The hotel or timeshare can also inspect the beds every time the room is cleaned.  We found bed bug larvae and noticed the stains at a Wyndham we stayed at once.  Thankfully they refunded our points and we stayed elsewhere.  We always check the beds before we unpack.


----------



## Quimby4 (Mar 13, 2015)

Thank you Marriott Waiohai, July 2011 . 3 fumigation's, new beds, etc. $$$.
Every hotel should be considered to have bed bugs.

#1- never, never bring any luggage in your house. unload clean clothes from your luggage directly to the drier and run on HOT for a minimum of 20 minutes. Dirty clothes should stay in the garage until washed. again, do not bring in luggage or clothes to the house.
#2 - Bed Bugs can live for 18 months without food, human blood. 
#3 - Store luggage in garage in a plastic bag
#4 - do not put luggage on the floor or bed at hotel, use elevated table or luggage stand. No guarantee they still won't crawl in. don't put clothes on floor in hotel.


----------



## Spencer Moseley (Nov 29, 2016)

Thanks Quimby4 for the tips.


----------



## mav (Nov 29, 2016)

DeniseM said:


> It could cost $4,000 - especially if the house was very infested, before they treated it.  They may have had to throw out upholstered furniture and mattresses, because they are very hard to treat.  Bed bugs are far harder to get rid of than other parasites, because they can live for months without food, and they can live anywhere - they don't have to be "on" a human, like head lice do.
> 
> *As a former teacher, I know a lot more about parasites, than I really want too!
> 
> I've been fortunate to experience head lice, bed bugs, scabies and pubic lice, in my classroom!

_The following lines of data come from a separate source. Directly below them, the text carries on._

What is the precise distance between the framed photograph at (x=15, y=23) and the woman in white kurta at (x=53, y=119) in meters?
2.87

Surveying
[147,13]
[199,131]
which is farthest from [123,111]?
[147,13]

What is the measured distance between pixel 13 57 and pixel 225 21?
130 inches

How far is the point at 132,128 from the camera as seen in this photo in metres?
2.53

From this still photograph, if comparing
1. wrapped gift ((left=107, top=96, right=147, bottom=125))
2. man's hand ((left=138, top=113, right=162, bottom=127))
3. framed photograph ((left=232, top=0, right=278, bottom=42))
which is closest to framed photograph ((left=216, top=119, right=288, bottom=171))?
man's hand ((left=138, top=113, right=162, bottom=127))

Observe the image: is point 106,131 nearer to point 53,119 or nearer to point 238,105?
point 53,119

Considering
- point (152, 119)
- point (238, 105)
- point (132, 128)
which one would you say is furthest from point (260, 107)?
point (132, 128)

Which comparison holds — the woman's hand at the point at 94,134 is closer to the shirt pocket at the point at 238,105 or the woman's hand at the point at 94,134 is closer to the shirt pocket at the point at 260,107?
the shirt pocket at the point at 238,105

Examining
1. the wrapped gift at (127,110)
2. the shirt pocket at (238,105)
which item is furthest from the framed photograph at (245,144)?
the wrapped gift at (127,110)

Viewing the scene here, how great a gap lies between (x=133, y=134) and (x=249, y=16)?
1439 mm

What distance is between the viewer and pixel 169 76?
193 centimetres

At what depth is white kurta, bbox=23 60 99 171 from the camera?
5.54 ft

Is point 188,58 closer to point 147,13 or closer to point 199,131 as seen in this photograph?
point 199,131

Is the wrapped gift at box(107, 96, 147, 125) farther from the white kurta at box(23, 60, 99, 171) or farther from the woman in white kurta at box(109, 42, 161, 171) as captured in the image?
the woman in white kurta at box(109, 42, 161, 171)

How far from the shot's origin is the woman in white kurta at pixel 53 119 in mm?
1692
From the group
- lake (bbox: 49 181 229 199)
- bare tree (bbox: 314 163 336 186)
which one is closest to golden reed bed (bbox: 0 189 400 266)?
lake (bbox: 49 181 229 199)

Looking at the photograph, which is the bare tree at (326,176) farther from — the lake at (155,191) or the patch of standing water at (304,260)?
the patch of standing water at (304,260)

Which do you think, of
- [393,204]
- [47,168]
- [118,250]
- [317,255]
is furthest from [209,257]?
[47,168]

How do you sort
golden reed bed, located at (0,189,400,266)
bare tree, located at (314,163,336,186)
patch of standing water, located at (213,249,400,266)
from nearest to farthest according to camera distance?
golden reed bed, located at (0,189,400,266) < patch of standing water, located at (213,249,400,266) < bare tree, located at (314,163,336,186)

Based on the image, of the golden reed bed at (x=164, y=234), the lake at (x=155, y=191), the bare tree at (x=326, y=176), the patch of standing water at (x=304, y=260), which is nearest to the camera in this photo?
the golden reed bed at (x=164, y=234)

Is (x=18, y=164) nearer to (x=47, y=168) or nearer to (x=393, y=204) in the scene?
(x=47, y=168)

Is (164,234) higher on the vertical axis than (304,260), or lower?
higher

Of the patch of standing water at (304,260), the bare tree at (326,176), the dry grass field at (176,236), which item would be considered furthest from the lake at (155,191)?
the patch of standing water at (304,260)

  You deserve a  raise! My daughter is a high school band director and thank heavens has never had any of this happen .So glad I was not a teacher! I think teachers deserve medals of honor anyway. I always said  the only way I would teach school is if the kids were tied up and gagged.Then I had a daughter who became a high school band director. Go figure


----------



## bazzap (Nov 29, 2016)

Am I missing something here or are today's posts in response to a thread that has been dormant for over a year and a half!


----------



## SueDonJ (Nov 29, 2016)

bazzap said:


> Am I missing something here or are today's posts in response to a thread that has been dormant for over a year and a half!



Yep, you never know what will bring a thread out of mothballs!


----------



## Passepartout (Nov 29, 2016)

SueDonJ said:


> Yep, you never know what will bring a thread out of mothballs!



TUG threads are frequently the response from various search engines- Google, Bing, etc. Non TUGgers read the thread, and don't catch the age of the thread.

FWIW, if we all followed the info in #15 we wouldn't bring bedbugs home.


----------